見出し画像

ドラクエウォーク運営さん、ガチャによる搾取をやめてください

非常識な「常識」

 5万円と少しかかります。
 ガチャで、ピックアップ武器ひとつを確定入手するまでの必要金額。

 10連ふくびき1回に3,000ジェム必要×20回=60,000ジェム必要で、一番お得になる1万円のジェムパックG(ジェム10,000個+おまけ1,720個)を5回購入して、58,600ジェムになりますので。

 途中で運良く目的の品が出る可能性については、ここでは考慮しません。出ない人は出ないので。

 ゲーム内のアイテムひとつに、据え置きゲーム機本体くらいの「定価」がついているのです。一般常識から逸脱していないでしょうか?
 50,000円あったら、他にどんな有意義なお金の使い方ができるでしょう?

 この記事を書いている時点で、私はイベントなどで無償配布されるジェムを13,000ほどためていますが、それでもニンテンドースイッチ本体より高価です。

 これが、ガチャゲー業界における「常識」です。

 コンプガチャ問題など、世間からの多大な批判もあって大手各社は業界団体で自主規制を設けました。そのガイドラインに従ってもまだ、このありさまです。

 これは法律でないので、団体に属してない企業への強制力はありません。未加盟企業には、ガチャを一定回数回せば強力なキャラやアイテムを必ず入手できる「天井」を設けてないところもあります。やりたい放題です。
 もうひとつ、疑問があります。このガイドラインはオンラインゲームユーザーの声を反映したものと呼べるでしょうか。たとえば、上限金額を5万円に決めた合理的な根拠をユーザーに対して説明できるでしょうか。おそらくできないと思われます。密室で物事が決まる、政治の世界みたいですね。

 ドラクエウォークのふくびきはまだ良心的な部類かもしれませんが、ゲーム業界を代表する企業のひとつとして。スクエニさんは、この程度では満足しないでください。かつて一時代を築いた「高貴なる者の責務」です。

 まだまだ、一般常識との溝は深いのですから。

私とドラクエウォークの関わり

 私がドラクエウォークを始めたのは、2020年の3月末から。ちょうどコロナ禍でステイホームが叫ばれていた時期に、運動不足解消のため散歩のお供として始めました。今では生活の一部です。
 ドラクエウォークも「外に出て遊ぶ」ゲームのため、コロナから多大な影響を受けながらも自宅で遊び易くなる工夫と改善が多々見られ、ソシャゲ業界の中では珍しく好感の持てる部分もありました。

> 取り組む課題
a - 本文でかぎかっこ「」に囲まれている語句を、重複を除いてすべて挙げてください。
b - 本文のうち「ドラクエウォークのふくびきは」から「した。今では生活の一部です。」までを、そのまま書き写してください。

> データ項目
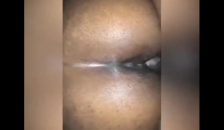 Pussy Talking back 😤😵💫 Part 1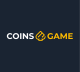 logo Coins.Game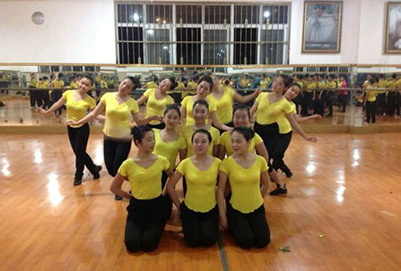 贵阳幼师专业学校要学习那些内容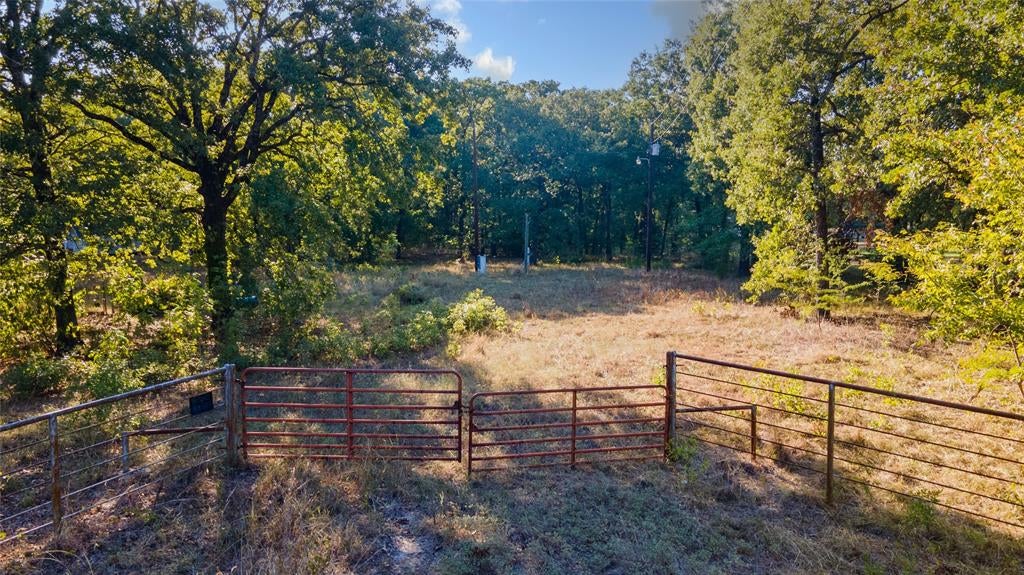 217 Rs County Road 1399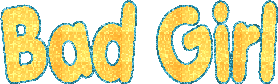 myspace codes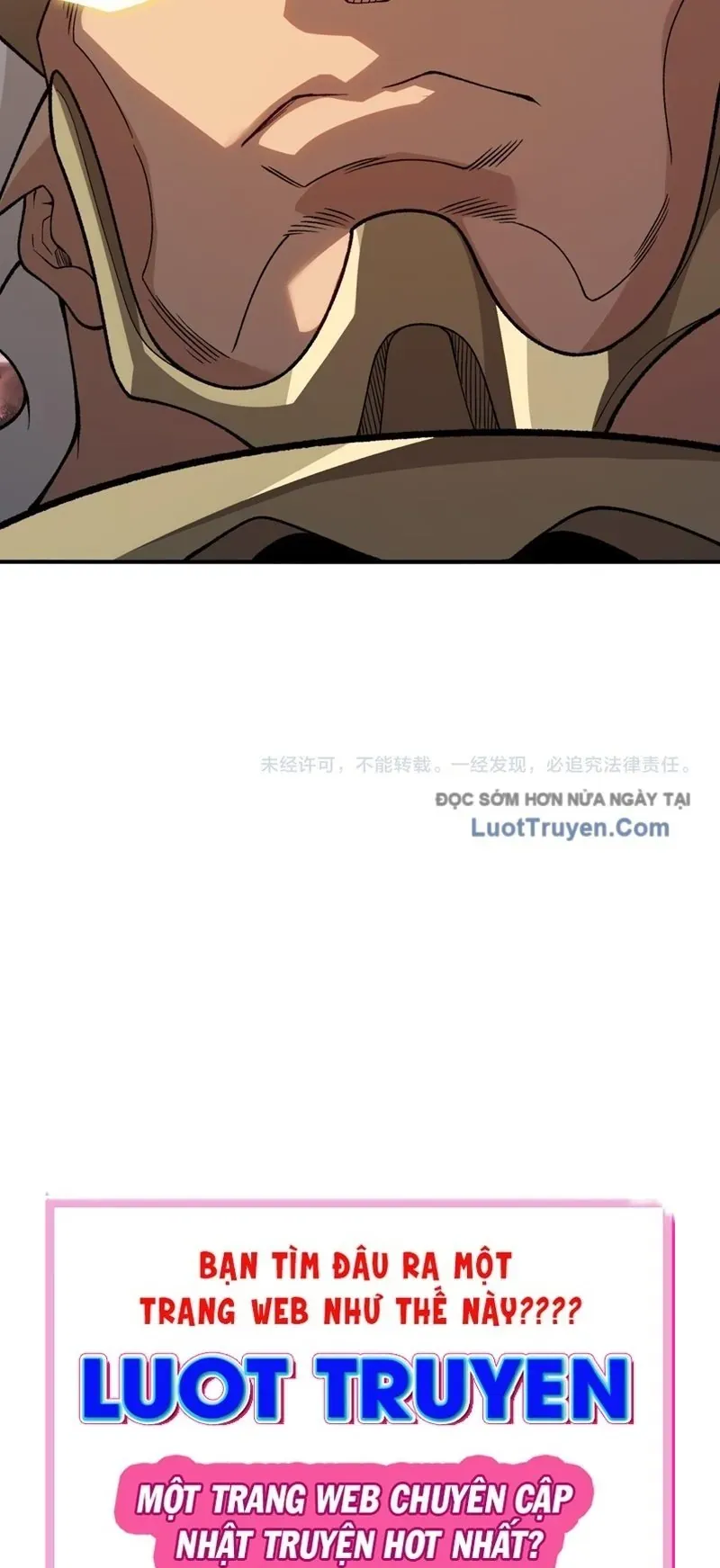 Quỷ Tiến Hóa Chapter 148 - 114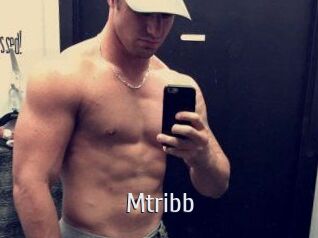 Mtribb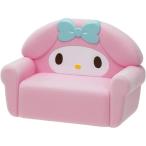  бесплатная доставка Licca-chan My Melody диван Sanrio сотрудничество 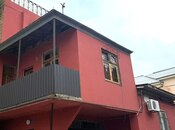 Elan №5838850 - Bakı, Bayıl q., 4 otaqlı, 260 m²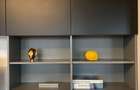 Apartament boutique cu design premium ?i vedere panoramica - 8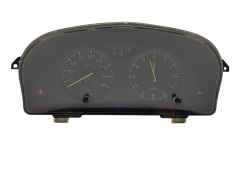 Snelheidsmeter Citroen AX 9608060980 110008542001 2631
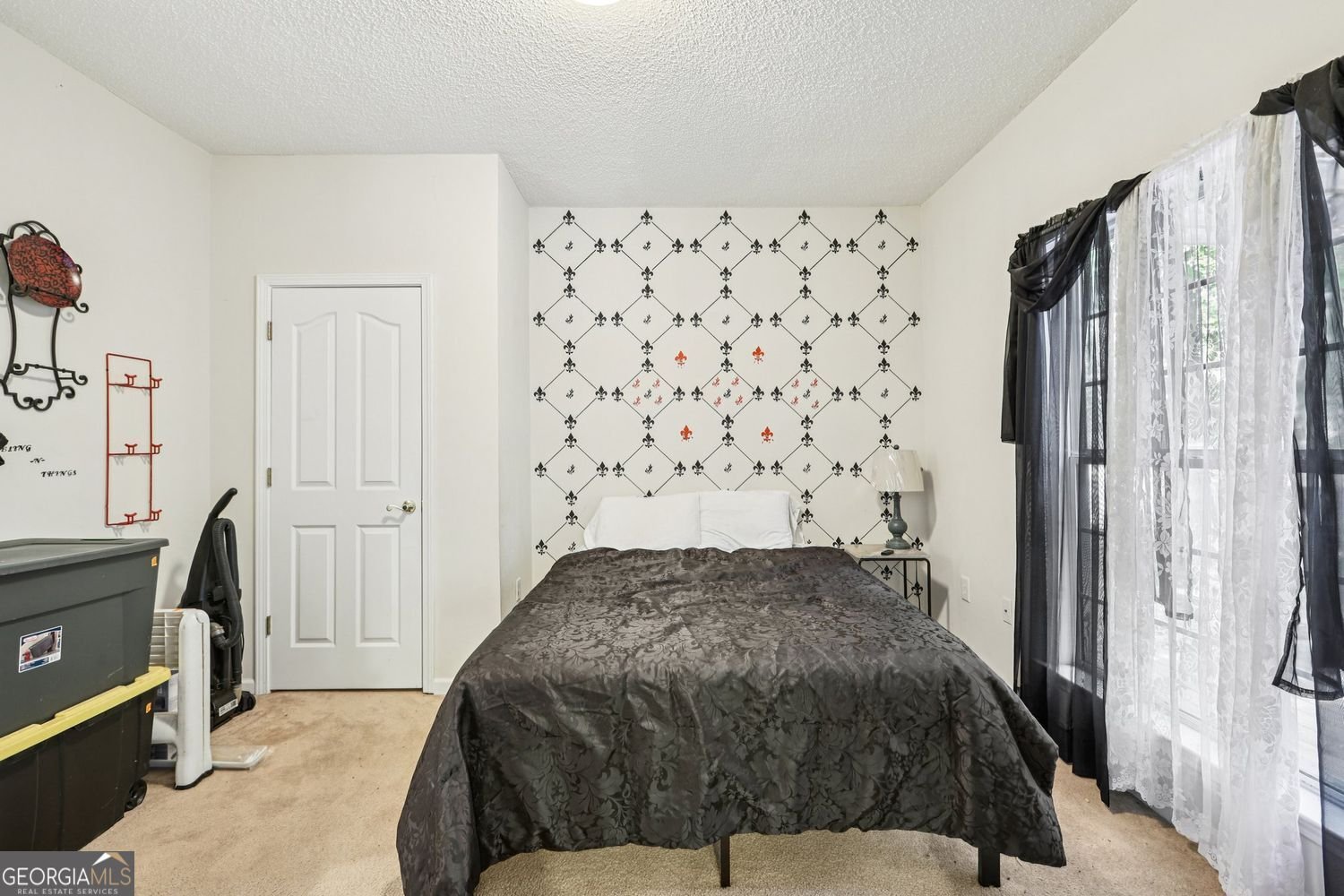 255 Squire Lane Fayetteville - 10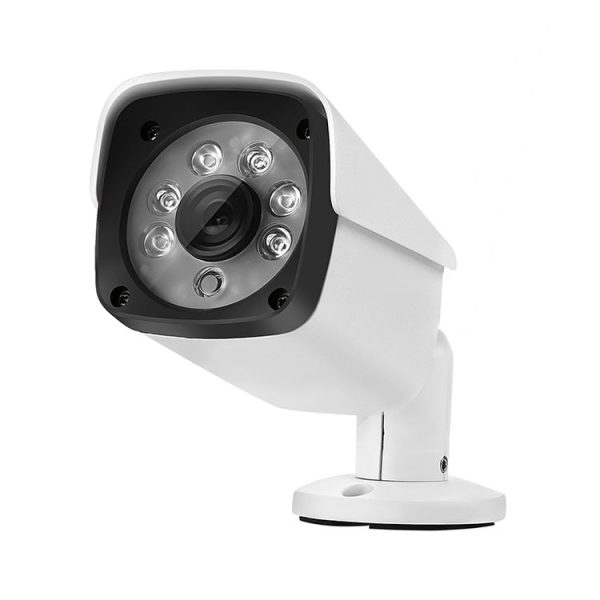 Nc7062w 2.jpg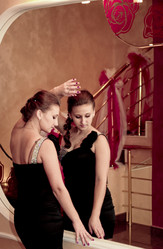 Similar image 1038541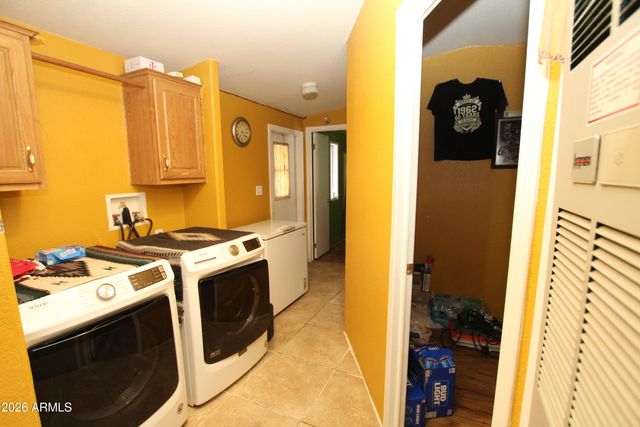 5601 W Missouri Avenue 161, Glendale, AZ 85301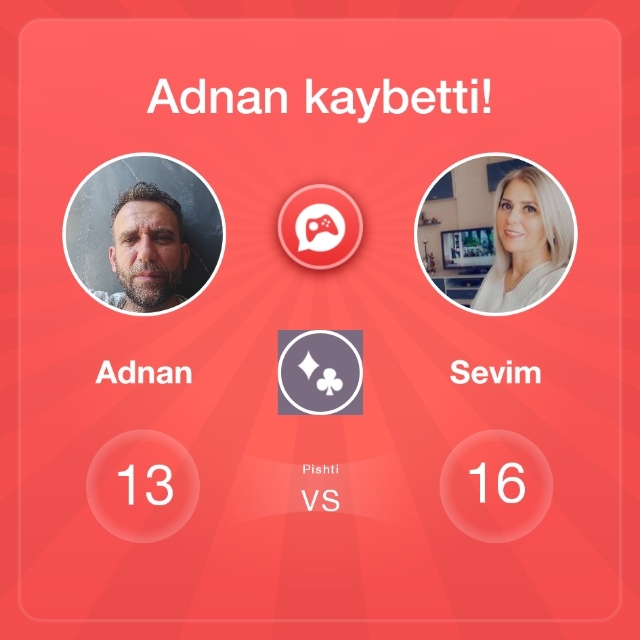 Adnan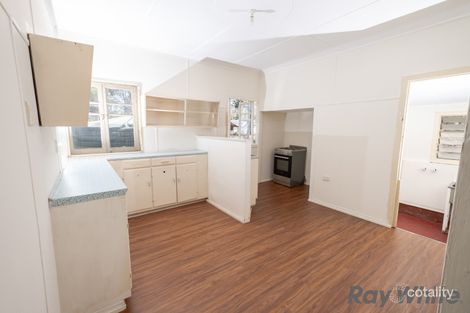 Property photo of 48 Vied Road Pallara QLD 4110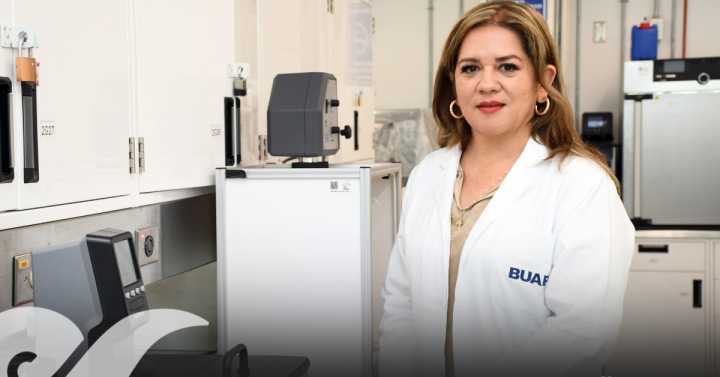 Desarrollan en BUAP productos con compuestos bioactivos para prevenir diabetes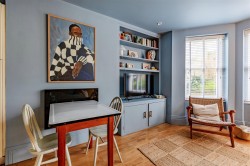 Images for Buckingham Road, Brighton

> 解答
a - 常識、定価、天井、高貴なる者の責務、外に出て遊ぶ

b -
ドラクエウォークのふくびきはまだ良心的な部類かもしれませんが、ゲーム業界を代表する企業のひとつとして。スクエニさんは、この程度では満足しないでください。かつて一時代を築いた「高貴なる者の責務」です。

 まだまだ、一般常識との溝は深いのですから。

私とドラクエウォークの関わり

 私がドラクエウォークを始めたのは、2020年の3月末から。ちょうどコロナ禍でステイホームが叫ばれていた時期に、運動不足解消のため散歩のお供として始めました。今では生活の一部です。